BEGIN SOURCE TEXT

- Born: April 22, 1915 New York City, New York
- Died: October 3, 2002 (aged 87)
- Education: Columbia University, New York University School of Medicine, Johns Hopkins Bloomberg School of Public Health
- Known for: Advocate for preventive health care, alcohol epidemiology
- Spouse: Lillian Dick Terris
- Awards: Abraham Lilienfeld Award from the American College of Epidemiology, Sedgwick Memorial Award from the American Public Health Association, Duncan Clark Award from the Association of Teachers of Preventive Medicine
- Scientific career
- Fields: Epidemiology
- Workplaces: University of Buffalo School of Medicine, Tulane University, New York City Public Health Research Institute, New York Medical College

= Milton Terris =

Public health physician and epidemiologist (1915–2002)

Milton Terris (April 22, 1915 – October 3, 2002) was an American public health physician and epidemiologist. He graduated from Columbia University in 1935 and completed his MD at the New York University School of Medicine in 1939 and his MPH from Johns Hopkins University in 1944. He was associate professor of preventive medicine at the State University of New York at Buffalo from 1951 through 1957, and was professor of epidemiology at Tulane University from 1958 through 1960. He was head of the Chronic Disease Unit of the New York City Public Health Research Institute from 1960 through 1963. In 1964, he became professor and chair of the department of preventive medicine at New York Medical College, serving in that role until his retirement in 1980.

He was president of the American Public Health Association from 1966 through 1967. In 1967, he co-founded the Society for Epidemiologic Research, a learned society for epidemiologists, and served as its first president. After retirement, he founded the Journal of Public Health Policy in 1980 and served as its editor until his death in 2002. He joined with several other past presidents of APHA in 1980 to found the National Association for Public Health Policy and served as president of that organization until 1993.

END SOURCE TEXT
BEGIN DATA SHOWN

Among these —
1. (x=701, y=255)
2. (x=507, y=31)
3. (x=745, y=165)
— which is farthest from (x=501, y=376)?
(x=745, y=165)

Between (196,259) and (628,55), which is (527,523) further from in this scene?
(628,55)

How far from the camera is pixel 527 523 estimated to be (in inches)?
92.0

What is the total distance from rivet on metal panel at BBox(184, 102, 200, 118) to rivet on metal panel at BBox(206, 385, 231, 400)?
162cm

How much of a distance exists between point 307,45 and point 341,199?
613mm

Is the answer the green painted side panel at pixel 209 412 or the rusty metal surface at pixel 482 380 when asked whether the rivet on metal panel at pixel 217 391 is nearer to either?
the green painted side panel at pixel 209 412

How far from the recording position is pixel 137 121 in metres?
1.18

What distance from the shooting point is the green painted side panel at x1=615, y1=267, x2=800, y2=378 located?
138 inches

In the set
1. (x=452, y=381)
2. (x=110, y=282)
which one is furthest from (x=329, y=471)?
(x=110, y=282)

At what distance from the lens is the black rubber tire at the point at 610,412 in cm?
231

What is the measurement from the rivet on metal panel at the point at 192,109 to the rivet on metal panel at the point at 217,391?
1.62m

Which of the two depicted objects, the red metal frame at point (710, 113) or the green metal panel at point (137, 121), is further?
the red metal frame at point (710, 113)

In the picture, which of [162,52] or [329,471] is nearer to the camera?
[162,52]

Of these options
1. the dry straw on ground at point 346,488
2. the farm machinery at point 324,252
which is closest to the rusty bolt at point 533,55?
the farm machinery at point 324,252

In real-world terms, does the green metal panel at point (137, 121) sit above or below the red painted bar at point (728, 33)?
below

END DATA SHOWN
BEGIN DATA SHOWN

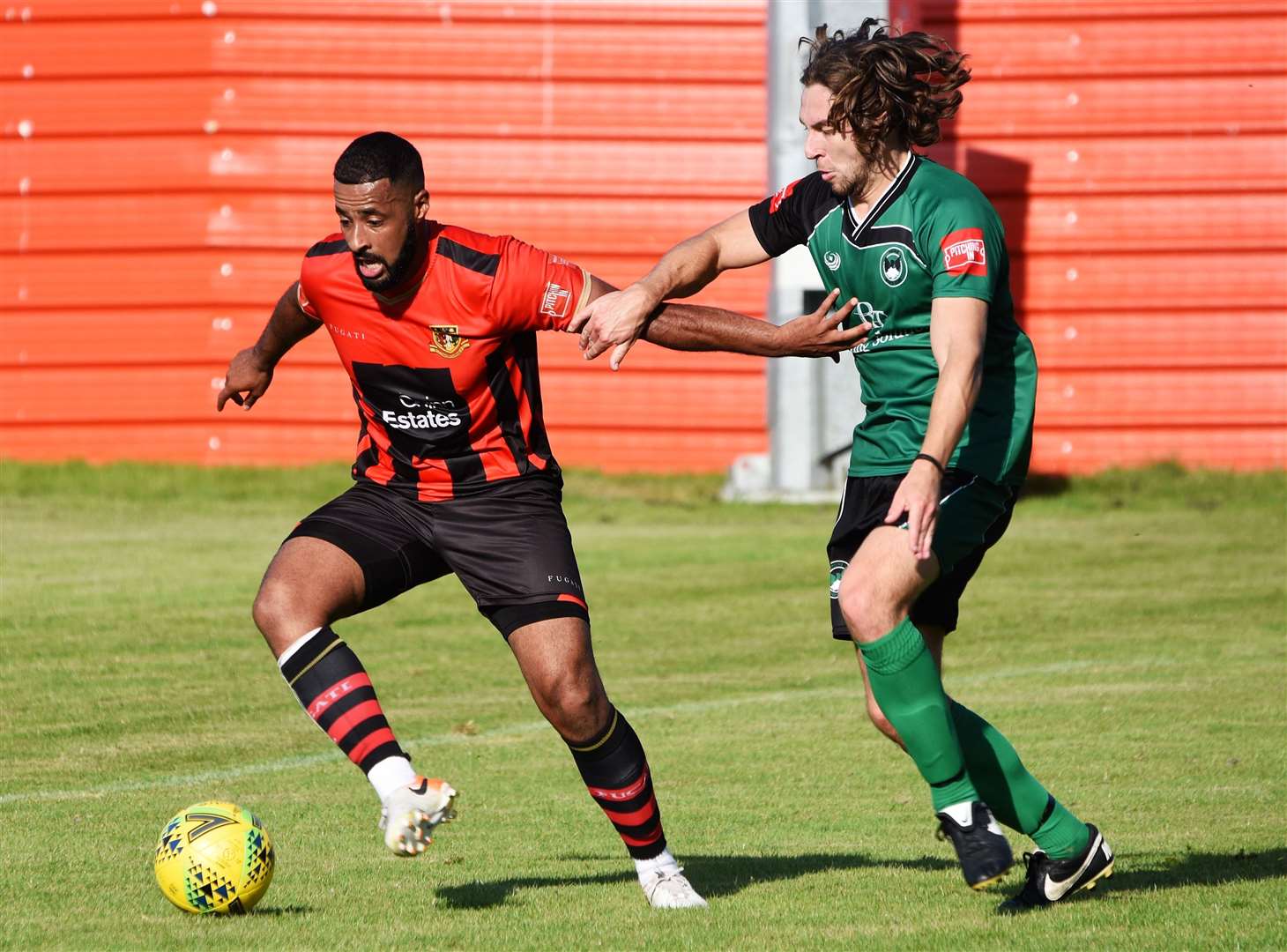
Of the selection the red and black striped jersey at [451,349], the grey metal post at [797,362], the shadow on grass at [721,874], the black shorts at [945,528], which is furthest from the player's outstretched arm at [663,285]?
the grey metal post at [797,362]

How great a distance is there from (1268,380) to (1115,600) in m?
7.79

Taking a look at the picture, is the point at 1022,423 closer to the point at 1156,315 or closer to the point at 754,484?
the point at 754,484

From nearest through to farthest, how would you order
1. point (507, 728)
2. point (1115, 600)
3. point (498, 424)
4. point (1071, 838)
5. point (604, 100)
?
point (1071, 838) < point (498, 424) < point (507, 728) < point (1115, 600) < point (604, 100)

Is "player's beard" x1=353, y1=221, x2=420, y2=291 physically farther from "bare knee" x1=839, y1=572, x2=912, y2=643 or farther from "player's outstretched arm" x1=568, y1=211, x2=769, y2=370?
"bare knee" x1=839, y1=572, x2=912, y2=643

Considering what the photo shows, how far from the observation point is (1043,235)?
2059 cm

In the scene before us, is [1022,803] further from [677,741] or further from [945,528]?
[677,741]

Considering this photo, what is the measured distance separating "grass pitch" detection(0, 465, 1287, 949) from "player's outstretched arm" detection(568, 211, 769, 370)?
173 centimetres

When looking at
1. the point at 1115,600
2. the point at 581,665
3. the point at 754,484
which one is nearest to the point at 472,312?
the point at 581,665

END DATA SHOWN
BEGIN DATA SHOWN

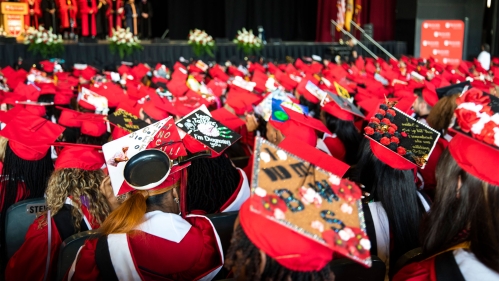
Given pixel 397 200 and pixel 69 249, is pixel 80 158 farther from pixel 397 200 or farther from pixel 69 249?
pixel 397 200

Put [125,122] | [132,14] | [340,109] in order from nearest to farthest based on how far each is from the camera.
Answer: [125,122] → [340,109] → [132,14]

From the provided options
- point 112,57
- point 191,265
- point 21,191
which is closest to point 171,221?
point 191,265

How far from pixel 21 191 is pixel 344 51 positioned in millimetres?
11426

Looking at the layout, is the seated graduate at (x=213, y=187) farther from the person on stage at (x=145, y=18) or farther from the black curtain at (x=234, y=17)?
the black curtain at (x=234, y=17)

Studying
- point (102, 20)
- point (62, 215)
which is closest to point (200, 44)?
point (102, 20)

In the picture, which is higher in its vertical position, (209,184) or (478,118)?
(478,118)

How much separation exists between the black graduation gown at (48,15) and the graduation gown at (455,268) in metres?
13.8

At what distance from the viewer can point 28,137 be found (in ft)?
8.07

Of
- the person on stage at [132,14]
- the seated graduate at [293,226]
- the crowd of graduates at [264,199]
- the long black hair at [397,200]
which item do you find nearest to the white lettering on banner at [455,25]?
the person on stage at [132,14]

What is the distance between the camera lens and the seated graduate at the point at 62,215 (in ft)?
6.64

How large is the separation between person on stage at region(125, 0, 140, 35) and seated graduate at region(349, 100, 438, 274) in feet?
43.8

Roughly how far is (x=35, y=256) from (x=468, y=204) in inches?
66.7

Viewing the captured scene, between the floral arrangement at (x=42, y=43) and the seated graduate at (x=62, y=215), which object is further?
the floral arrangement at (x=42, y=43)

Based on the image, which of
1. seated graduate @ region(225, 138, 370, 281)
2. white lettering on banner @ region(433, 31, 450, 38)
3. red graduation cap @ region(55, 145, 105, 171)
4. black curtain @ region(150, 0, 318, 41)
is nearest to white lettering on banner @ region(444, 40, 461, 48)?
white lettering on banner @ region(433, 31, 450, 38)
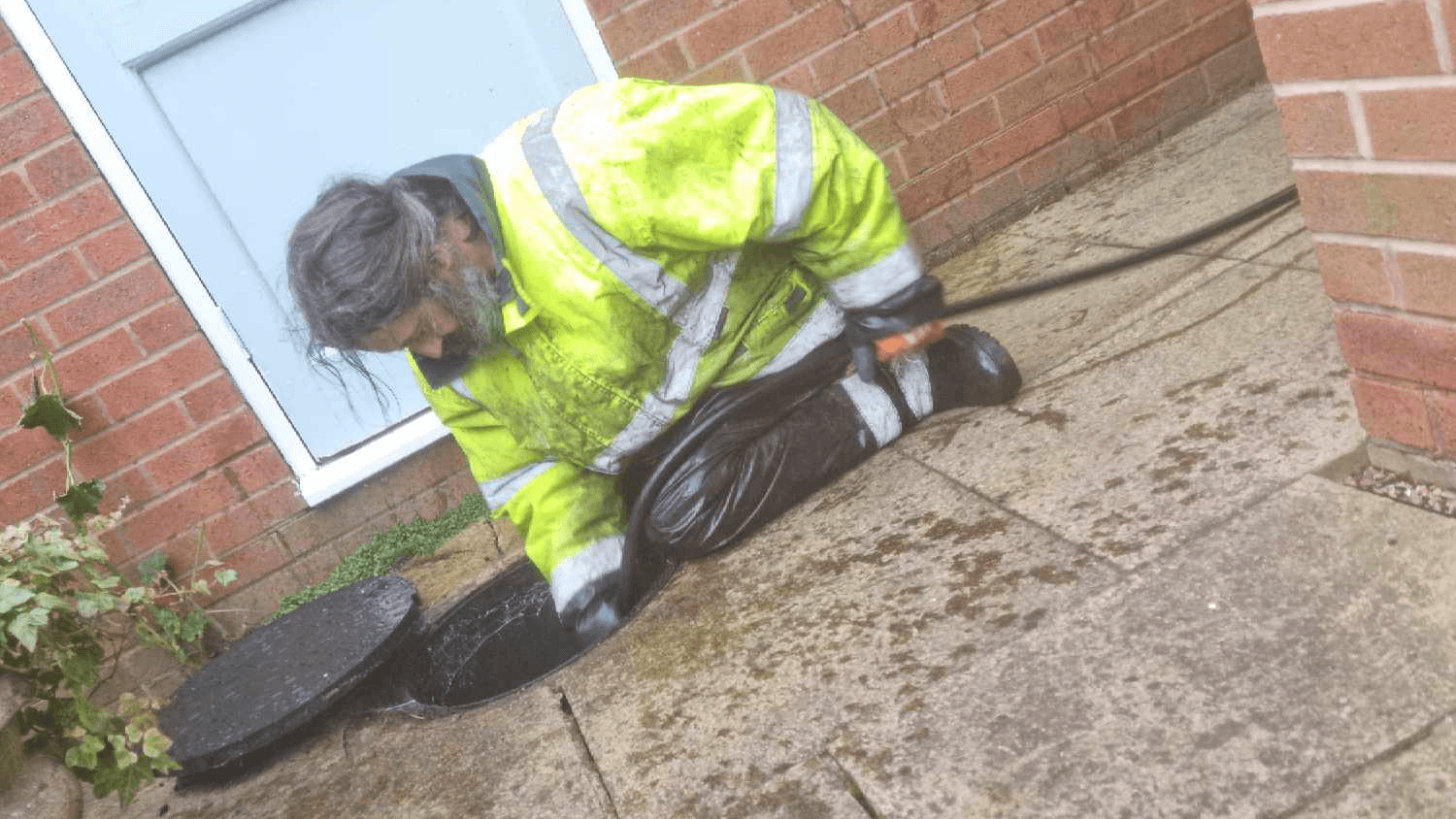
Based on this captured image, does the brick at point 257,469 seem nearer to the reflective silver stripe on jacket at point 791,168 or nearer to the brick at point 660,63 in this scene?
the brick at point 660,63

END DATA SHOWN

→ **TASK DIRECTIONS**: According to the biography of Milton Terris, which organization did he co-found in 1967 and lead as its first president? The listing has no connection to the biography of Milton Terris.

→ **FINISHED TASK**: The Society for Epidemiologic Research.